I got the biopsy result today via e-mail from my doctor at Hopkins. His e-mail was very short, but oh so sweet. He said, NO LEUKEMIA – GREAT! BLOOD COUNTS PERFECT – GREAT! All my best……
I said recently that 2013 had been the best year I have had in a long, long time. I finally felt healthy. And 2014 is turning out to be even better. I am enjoying so much my art classes and my art friends. I am painting with a new sense of excitement. I feel like I have all my energy back again. Before the transplant I had been so fatigued all the time. I can’t wait to wake up each morning to a new day. I take zero medication now. That all ended July of 2013. I still have GVHD (graft vs. host disease) in my eyes. My eyes get irritated, dry, blurry at times. Bright sunlight and wind bother my eyes. I had silicon plugs inserted into my tear ducts and that has helped tremendously with the dry eyes. I bet you all became squeamish reading that. But really it’s nothing. I didn’t feel it when the doctor put them in, and I don’t know they are there. Who knew? Anybody who suffers from severe dry eyes should give them a try. I use Restasis eye drops twice a day every day, and that has helped a lot also. This condition will never go away, but it can be managed. Sometimes when I’m having a flareup of eye GVHD, it makes it hard to read or paint or watch TV. I have to avoid the sun like the plague, and I have a few other restrictions, but mostly everything is back to normal.

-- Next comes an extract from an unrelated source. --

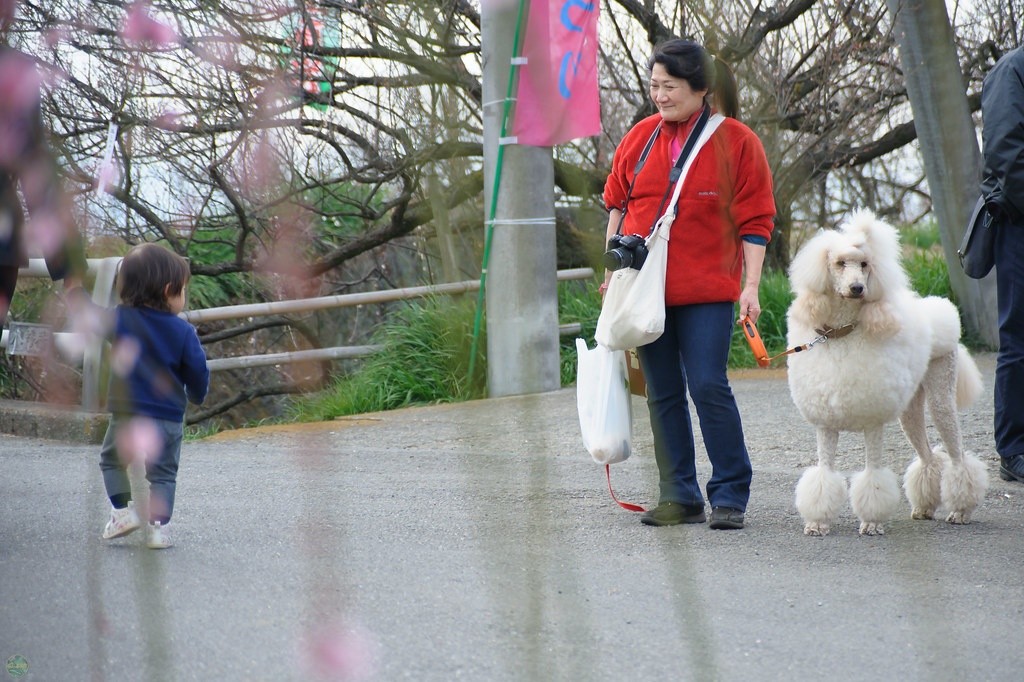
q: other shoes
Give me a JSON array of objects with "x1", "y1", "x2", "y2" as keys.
[{"x1": 1000, "y1": 454, "x2": 1024, "y2": 486}]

And as for my hair? Well, it’s never recovered, and probably won’t. All in all, a small price to pay for a second chance at life. I see my doctor again in September, and then it will probably be six months between visits.
It’s nice to be “ordinary” again. Planting flowers. Having our house painted inside. Watching a ball game. Having a party. ACTUALLY MAKING PLANS! Each time I walk into that giant waiting room at Hopkins for a checkup, I notice all the people who are just starting this transplant journey. The ones who look so frightened, the ones who look so frail and feel so sick. I just want to give them all hugs. You recognize them right away – bald heads, masks on, a blank stare, toting around their large bags of medications and needed supplies. Just trying to get through it. Their caregiver by their side. Trying like hell to get to THEIR milestones. Larry and I look at each other and think, that was us in 2012. And look at us now. So blessed.